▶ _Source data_

━━━━━━━━━━

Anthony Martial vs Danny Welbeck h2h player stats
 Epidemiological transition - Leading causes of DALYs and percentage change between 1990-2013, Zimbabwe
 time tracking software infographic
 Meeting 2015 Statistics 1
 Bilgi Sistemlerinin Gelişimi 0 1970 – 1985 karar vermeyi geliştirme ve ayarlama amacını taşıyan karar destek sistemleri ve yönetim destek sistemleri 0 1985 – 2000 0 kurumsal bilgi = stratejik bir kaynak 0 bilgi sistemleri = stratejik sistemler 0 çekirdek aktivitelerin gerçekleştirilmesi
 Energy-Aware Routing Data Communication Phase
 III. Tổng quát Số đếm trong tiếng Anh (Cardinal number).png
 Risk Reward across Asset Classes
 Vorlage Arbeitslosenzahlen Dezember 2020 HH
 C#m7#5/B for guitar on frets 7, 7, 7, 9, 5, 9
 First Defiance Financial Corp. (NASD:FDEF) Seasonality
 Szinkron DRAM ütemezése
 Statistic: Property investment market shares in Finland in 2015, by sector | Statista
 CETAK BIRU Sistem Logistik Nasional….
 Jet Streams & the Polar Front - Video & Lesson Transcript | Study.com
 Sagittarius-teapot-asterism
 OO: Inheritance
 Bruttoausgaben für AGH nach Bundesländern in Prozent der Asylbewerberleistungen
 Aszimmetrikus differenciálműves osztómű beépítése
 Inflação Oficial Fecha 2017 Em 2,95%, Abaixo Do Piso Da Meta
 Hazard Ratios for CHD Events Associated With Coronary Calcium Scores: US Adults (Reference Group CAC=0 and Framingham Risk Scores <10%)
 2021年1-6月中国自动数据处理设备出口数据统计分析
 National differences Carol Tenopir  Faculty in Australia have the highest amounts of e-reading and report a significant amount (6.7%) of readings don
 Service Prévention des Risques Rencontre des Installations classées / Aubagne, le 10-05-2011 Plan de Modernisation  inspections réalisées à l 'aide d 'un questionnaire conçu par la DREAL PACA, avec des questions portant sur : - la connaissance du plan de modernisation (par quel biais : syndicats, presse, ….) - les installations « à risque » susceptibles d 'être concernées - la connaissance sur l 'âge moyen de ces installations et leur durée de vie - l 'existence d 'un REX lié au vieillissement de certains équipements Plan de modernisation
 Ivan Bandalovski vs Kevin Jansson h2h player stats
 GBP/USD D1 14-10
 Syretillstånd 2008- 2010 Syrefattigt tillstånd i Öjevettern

━━━━━━━━━━

▶ _WORK TO BE COMPLETED_
Every line above that holds the word "player" is to be found and copied.

▶ _WRITTEN SOLUTION_
Anthony Martial vs Danny Welbeck h2h player stats
 Ivan Bandalovski vs Kevin Jansson h2h player stats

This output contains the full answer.